Pak, putra-putri kami mahasiswa Indonesia yang di Indonesia yang kampusnya mendadak jadi pengelola MBG, yang pengajarnya melakukan plagiasi, yang UKT-nya naik tanpa dibarengi peningkatan sarana kampus TAPI MASIH TURUN KE JALAN di Bandung, Yogya, Makassar dan Jakarta serta berbagai kota lainnya menggugat rezim sejak 2019 lewat berbagai aksi.
Jadi rehat dulu bahas kirim2 mahasiswa Indonesia ke LN. Sejenak saja. Di sini tanah kami tanah air mata.
80 mahasiswa Indonesia di Harvard, dibanding Tiongkok yang lebih dari seribu dan ratusan dari Korea.

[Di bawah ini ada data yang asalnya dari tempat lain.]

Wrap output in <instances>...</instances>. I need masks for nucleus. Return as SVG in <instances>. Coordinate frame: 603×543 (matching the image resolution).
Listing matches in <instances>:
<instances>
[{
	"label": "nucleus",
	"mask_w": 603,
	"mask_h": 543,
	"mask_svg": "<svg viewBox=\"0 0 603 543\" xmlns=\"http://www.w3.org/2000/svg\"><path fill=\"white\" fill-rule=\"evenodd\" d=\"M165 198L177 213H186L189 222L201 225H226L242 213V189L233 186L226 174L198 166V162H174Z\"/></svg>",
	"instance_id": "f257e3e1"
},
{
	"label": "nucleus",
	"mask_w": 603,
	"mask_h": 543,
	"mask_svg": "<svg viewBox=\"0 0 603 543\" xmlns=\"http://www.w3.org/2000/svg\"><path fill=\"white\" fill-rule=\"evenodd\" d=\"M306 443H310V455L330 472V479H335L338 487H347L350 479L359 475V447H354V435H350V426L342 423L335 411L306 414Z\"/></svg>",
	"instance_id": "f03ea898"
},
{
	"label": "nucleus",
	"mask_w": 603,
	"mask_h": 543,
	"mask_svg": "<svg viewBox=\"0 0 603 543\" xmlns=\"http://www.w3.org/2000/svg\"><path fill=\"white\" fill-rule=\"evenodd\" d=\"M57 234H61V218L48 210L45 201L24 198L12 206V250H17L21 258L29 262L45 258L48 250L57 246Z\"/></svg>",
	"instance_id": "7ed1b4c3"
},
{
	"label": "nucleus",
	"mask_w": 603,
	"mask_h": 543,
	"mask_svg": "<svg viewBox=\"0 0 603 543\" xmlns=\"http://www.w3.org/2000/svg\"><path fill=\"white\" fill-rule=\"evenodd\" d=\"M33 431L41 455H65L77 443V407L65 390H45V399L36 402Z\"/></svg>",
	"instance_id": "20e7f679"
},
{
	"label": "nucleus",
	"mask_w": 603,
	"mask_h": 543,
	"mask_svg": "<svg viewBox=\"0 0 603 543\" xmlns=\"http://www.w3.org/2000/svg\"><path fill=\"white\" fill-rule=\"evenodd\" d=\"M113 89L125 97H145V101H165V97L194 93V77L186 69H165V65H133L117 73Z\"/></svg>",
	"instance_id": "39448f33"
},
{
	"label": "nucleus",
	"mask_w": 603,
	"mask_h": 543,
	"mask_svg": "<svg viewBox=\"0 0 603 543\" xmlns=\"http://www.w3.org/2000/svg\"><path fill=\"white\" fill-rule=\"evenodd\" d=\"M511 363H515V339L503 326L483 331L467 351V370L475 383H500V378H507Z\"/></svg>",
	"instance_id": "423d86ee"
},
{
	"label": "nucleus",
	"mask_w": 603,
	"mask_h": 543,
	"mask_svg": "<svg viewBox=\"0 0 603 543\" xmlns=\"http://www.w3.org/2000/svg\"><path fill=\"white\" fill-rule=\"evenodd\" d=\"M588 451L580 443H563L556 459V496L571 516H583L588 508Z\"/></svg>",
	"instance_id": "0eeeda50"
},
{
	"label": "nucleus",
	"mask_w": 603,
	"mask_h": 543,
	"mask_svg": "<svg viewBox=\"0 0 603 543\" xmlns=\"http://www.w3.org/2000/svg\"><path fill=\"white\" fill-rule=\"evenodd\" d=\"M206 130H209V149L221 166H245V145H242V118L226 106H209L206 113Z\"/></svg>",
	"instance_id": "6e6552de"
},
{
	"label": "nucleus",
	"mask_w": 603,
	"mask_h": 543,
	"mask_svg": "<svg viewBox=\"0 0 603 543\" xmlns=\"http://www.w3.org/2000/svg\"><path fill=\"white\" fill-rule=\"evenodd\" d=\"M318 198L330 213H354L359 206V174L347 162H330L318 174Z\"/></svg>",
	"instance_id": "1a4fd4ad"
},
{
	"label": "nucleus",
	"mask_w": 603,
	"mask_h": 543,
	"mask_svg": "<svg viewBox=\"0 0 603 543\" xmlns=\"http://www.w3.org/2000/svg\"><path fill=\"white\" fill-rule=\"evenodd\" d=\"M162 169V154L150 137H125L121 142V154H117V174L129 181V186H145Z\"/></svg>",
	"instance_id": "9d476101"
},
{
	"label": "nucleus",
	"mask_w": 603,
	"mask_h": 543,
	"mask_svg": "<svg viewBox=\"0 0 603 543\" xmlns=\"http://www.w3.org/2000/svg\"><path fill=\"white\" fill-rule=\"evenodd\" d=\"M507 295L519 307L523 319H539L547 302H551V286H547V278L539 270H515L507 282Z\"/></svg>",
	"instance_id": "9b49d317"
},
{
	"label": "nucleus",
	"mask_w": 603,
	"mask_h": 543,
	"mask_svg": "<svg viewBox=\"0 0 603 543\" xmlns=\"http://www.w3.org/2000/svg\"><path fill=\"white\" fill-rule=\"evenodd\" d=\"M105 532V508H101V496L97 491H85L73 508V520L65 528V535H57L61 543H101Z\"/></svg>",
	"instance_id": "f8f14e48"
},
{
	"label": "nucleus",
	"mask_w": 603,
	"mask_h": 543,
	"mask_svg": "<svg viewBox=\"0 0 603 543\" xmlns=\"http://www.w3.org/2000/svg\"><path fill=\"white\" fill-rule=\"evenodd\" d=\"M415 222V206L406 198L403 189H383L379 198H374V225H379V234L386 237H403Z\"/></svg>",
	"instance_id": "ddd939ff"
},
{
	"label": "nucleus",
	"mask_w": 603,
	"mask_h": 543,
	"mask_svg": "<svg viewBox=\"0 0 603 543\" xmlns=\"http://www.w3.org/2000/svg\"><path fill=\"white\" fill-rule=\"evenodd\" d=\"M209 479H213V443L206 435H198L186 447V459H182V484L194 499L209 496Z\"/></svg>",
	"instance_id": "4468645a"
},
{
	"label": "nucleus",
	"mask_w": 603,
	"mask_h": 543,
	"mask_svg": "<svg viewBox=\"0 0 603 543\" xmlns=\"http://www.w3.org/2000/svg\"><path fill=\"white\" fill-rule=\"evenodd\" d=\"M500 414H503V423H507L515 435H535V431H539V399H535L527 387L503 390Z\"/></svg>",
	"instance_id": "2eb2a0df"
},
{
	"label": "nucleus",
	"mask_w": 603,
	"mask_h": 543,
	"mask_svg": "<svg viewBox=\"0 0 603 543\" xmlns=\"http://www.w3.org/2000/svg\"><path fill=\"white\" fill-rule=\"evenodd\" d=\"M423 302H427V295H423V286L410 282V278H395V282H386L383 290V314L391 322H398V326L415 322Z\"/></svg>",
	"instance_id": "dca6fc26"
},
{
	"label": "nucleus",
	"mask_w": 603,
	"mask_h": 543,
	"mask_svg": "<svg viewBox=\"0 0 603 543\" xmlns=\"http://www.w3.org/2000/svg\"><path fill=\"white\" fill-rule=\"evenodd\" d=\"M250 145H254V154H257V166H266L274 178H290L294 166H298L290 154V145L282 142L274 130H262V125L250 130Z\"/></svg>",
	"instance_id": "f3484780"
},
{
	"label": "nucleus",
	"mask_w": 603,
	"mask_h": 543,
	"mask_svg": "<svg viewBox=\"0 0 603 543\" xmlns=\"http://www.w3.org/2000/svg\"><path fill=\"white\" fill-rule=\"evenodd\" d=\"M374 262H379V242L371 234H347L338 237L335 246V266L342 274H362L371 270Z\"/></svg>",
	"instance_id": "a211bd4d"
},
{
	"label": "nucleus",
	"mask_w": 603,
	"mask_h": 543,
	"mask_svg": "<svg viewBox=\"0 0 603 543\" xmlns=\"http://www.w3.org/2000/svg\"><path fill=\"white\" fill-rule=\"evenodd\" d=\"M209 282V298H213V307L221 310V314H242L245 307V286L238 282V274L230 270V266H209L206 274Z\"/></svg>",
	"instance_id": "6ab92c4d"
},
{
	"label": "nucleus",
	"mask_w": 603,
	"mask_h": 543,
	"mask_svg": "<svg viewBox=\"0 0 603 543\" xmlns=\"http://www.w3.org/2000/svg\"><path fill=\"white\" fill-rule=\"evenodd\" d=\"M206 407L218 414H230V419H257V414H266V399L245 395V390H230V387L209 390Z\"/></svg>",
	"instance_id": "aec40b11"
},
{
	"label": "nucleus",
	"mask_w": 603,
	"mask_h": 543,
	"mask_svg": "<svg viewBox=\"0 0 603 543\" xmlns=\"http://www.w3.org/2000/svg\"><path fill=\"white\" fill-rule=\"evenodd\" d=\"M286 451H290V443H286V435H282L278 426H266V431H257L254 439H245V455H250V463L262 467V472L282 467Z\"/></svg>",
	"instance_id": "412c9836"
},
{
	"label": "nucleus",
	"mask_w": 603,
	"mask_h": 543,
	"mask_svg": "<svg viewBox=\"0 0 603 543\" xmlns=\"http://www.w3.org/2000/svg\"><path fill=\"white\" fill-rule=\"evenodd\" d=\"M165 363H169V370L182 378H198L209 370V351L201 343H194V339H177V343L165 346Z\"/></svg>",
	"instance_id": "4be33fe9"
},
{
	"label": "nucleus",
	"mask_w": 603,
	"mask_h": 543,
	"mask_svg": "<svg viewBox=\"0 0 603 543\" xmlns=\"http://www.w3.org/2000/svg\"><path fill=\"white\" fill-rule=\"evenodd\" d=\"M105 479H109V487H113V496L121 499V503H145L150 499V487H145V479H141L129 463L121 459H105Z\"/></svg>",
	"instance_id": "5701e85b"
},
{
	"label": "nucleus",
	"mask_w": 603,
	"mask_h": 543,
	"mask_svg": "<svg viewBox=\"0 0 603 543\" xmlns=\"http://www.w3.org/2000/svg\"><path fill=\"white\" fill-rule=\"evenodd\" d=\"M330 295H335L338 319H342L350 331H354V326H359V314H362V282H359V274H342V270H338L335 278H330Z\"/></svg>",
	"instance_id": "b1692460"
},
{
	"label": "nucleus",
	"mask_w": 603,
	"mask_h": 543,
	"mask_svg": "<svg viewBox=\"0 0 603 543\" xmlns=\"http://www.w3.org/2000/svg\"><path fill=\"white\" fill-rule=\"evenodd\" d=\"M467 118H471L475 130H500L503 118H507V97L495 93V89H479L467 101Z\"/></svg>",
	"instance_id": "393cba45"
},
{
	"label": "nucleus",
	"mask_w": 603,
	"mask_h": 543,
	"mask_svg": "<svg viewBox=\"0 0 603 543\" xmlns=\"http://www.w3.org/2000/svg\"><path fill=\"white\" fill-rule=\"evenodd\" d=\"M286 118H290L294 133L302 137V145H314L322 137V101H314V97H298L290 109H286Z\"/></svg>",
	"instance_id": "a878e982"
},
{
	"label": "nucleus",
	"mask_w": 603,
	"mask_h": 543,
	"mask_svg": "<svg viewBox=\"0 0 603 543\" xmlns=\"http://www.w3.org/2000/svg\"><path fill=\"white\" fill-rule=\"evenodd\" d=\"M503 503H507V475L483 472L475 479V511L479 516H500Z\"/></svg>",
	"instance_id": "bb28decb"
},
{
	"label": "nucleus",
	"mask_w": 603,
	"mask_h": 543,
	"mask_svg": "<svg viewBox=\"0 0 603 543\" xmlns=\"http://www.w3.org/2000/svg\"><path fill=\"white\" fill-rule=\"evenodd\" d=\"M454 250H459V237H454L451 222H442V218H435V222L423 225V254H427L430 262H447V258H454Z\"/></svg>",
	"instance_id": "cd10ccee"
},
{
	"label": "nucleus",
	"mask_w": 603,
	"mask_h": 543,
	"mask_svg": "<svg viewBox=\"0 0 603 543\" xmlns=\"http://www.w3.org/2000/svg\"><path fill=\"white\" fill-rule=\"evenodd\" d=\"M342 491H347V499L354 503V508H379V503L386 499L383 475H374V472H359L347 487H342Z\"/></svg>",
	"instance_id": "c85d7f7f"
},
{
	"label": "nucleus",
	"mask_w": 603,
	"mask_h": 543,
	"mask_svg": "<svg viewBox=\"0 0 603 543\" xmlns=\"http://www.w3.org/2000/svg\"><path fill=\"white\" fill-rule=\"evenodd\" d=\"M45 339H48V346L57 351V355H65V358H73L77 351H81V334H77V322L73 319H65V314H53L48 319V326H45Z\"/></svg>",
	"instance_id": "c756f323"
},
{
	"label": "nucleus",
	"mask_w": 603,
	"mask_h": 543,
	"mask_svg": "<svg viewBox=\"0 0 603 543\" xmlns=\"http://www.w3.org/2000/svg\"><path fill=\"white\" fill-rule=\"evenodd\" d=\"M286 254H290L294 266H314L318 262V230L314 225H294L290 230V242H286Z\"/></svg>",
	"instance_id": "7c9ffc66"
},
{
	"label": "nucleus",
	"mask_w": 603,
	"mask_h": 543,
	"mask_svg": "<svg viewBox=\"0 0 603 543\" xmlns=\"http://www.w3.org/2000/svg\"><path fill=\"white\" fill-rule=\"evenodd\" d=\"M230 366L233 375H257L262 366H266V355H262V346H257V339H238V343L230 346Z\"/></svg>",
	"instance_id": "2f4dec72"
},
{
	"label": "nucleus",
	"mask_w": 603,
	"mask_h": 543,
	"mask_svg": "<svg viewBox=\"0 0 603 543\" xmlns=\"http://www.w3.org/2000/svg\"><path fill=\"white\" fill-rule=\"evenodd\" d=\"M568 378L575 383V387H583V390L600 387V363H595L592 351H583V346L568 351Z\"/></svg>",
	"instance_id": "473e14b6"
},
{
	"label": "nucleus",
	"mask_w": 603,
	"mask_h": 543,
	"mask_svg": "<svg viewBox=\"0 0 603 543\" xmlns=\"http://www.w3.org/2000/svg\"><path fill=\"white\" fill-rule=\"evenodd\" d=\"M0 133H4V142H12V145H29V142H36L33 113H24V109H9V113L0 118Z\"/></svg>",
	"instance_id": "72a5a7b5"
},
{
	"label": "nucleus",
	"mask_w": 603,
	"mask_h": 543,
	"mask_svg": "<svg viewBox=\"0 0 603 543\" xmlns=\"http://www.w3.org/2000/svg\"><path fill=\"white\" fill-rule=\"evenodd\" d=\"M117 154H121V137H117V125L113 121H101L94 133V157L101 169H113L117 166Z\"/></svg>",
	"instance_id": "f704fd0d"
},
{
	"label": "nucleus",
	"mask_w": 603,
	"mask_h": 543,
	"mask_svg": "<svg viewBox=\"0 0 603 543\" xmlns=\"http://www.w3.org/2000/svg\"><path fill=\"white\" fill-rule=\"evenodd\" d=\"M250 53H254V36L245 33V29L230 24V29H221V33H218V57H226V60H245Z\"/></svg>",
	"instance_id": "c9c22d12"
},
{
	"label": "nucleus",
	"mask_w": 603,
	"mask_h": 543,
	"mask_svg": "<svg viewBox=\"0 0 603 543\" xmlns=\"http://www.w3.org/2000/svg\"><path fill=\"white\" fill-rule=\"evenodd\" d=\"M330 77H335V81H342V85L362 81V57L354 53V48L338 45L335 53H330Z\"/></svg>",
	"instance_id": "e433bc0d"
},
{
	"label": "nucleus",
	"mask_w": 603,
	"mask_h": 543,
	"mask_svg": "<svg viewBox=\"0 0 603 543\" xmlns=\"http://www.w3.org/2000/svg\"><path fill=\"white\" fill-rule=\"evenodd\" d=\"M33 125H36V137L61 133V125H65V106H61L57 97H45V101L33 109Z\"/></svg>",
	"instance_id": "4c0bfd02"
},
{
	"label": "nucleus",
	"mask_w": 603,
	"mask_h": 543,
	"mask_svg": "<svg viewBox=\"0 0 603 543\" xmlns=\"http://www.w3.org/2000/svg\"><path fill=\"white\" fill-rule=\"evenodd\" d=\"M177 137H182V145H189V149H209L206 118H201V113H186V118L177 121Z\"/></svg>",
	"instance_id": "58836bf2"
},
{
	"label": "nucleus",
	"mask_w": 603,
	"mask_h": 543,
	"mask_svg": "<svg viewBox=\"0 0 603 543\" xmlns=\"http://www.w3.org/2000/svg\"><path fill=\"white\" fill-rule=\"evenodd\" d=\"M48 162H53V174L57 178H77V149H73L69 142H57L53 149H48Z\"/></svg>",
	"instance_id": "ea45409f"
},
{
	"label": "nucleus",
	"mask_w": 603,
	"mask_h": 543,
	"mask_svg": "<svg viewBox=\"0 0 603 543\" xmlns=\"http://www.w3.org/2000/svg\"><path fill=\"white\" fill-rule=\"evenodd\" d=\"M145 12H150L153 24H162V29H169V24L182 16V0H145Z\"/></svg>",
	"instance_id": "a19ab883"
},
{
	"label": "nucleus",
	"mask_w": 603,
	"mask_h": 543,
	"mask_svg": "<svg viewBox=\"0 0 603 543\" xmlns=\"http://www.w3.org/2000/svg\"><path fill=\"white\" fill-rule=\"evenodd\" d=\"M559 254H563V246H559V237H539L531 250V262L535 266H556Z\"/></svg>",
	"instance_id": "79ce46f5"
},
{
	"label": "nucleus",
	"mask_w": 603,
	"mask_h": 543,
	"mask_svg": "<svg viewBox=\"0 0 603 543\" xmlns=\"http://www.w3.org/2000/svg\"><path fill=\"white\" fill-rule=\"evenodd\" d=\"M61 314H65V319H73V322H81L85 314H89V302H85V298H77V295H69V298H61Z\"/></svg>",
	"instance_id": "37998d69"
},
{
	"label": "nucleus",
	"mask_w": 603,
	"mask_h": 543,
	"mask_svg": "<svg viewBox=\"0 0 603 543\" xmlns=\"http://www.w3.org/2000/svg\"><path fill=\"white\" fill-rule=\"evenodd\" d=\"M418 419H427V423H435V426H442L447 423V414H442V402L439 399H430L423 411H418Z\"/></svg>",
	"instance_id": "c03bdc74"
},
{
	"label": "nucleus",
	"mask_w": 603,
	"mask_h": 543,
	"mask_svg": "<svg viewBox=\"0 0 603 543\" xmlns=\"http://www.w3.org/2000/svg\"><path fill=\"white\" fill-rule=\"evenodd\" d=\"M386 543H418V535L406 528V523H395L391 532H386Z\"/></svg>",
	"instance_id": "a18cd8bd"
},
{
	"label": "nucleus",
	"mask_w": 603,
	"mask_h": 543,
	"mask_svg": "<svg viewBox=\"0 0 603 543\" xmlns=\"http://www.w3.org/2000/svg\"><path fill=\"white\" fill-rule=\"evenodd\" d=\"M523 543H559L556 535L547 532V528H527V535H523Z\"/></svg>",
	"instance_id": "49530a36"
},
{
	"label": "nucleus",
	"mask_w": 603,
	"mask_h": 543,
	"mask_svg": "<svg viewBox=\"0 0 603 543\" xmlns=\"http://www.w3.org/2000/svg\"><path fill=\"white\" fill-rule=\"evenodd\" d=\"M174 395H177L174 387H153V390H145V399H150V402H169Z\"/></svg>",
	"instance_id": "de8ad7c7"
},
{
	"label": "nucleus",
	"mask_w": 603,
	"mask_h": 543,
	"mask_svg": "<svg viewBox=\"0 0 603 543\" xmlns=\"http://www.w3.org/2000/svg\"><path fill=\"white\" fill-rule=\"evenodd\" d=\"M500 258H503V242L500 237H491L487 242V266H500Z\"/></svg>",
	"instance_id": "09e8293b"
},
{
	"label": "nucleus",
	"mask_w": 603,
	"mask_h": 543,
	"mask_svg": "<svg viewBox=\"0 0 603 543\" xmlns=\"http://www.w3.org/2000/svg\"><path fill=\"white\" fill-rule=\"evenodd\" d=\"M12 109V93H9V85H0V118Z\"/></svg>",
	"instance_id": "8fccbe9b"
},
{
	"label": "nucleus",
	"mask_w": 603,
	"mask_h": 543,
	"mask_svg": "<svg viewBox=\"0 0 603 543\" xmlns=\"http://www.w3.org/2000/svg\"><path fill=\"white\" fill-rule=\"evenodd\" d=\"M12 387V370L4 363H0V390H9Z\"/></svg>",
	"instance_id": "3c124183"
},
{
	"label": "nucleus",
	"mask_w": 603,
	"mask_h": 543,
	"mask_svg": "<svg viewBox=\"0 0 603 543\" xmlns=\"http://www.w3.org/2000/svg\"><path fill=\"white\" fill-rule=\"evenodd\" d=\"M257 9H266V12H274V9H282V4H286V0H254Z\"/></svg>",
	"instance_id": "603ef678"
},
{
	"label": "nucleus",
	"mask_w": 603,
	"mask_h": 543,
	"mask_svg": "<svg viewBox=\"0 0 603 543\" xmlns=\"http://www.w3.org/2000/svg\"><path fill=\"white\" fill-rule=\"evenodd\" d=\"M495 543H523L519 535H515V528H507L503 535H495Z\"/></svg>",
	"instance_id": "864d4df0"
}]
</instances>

Dalam gambaran lebih luas, hal serupa terjadi. Pada 2023, Tiongkok mengirim sekitar 1 juta mahasiswa ke luar negeri, India sekitar 800 ribu, sementara Indonesia hanya 70 ribu mahasiswa.
Dan kalau kita lihat lanskap politik Indonesia, 88% kepala rumah tangga & 93% orang dengan hak untuk memilih tidak memiliki pendidikan tinggi.
Angka di atas menunjukkan gejala dari masalah struktural, yang selama ini tidak berhasil membebaskan kita dari middle income trap. Bahwa skor IQ bangsa masih jauh di bawah yang dibutuhkan.
Pertanyaannya bagaimana kita bisa membawa skor itu naik?